Sementara itu, ketua KPU Kabupaten Indramayu menjelaskan, daftar pemilih ODGJ yang dikategorikan sebagai orang berkebutuhan khusus terutama dalam hal mental, sudah tercatat sebanyak 1.665 orang yang akan mencoblos pada pemilu 2024 nanti. (detikjabar 27/12/2023).

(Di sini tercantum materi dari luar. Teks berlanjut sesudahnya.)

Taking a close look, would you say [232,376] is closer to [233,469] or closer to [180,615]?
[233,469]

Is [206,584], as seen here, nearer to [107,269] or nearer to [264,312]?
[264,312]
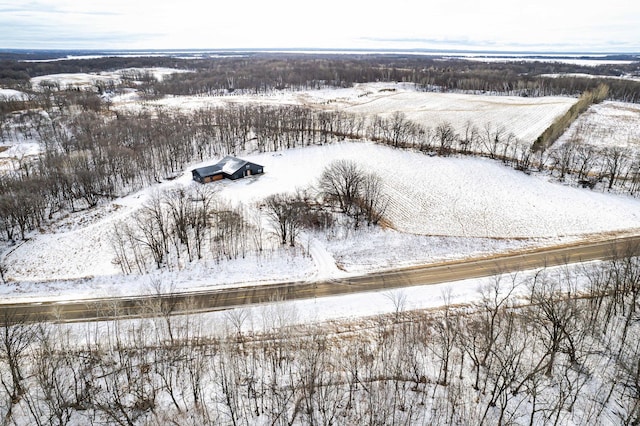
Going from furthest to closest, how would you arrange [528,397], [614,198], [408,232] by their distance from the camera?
[614,198] → [408,232] → [528,397]

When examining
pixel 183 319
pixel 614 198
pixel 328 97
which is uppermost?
pixel 328 97

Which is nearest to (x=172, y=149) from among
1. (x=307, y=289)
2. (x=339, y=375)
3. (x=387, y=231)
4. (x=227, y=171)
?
(x=227, y=171)

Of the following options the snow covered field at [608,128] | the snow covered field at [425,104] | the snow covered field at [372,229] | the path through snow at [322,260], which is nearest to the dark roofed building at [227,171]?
the snow covered field at [372,229]

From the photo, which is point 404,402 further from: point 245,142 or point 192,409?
point 245,142

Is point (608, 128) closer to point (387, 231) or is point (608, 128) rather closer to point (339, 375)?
point (387, 231)

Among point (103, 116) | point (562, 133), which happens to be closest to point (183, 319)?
point (562, 133)

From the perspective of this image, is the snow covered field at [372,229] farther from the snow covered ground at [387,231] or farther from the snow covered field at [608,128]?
the snow covered field at [608,128]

Dalam sistem politik demokrasi, pemilih menjadi raja dan ratu suara sebab mereka menentukan nasib kontestan pemilu. Pemenang pemilu adalah kontestan yang mendapat suara terbanyak, tak heran pemilih dalam pemilu menjadi salah satu objek yang berpotensi bermasalah. Pada awalnya, pemilu di negeri ini tidak memasukkan ODGJ sebagai pemilih berdasarkan UU Pemilu. Dalam UU tersebut, ada 6 syarat yang harus dipenuhi oleh pemilih salah satunya adalah 'tidak sedang terganggu jiwa atau ingatan'.
Menjelang pemilu 2014, syarat tidak terganggu jiwa atau ingatan ini menimbulkan polemik dan kembali menjadi perbincangan politik menjelang pemilu 2019. Pada pemilu 2019, MK menegaskan syarat 'tidak sedang terganggu jiwa atau ingatan' bertentangan dengan konstitusi sepanjang frasa terganggu jiwa tidak dimaknai sebagai gangguan jiwa atau ingatan permanen.
Menurut profesional bidang kesehatan, keputusan MK inilah yang menjadi pedoman KPU untuk menetapkan ODGJ sebagai pemilih. Perubahan peraturan terkait hak pilih dalam sistem demokrasi, sejatinya menunjukkan bahwa perubahan regulasi dalam sistem demokrasi adalah dianggap wajar. Bahkan perubahan regulasi terkait pemilih dai kalangan ODGJ ini diduga kuat dimanfaatkan pihak-pihak tertentu untuk meraup suara.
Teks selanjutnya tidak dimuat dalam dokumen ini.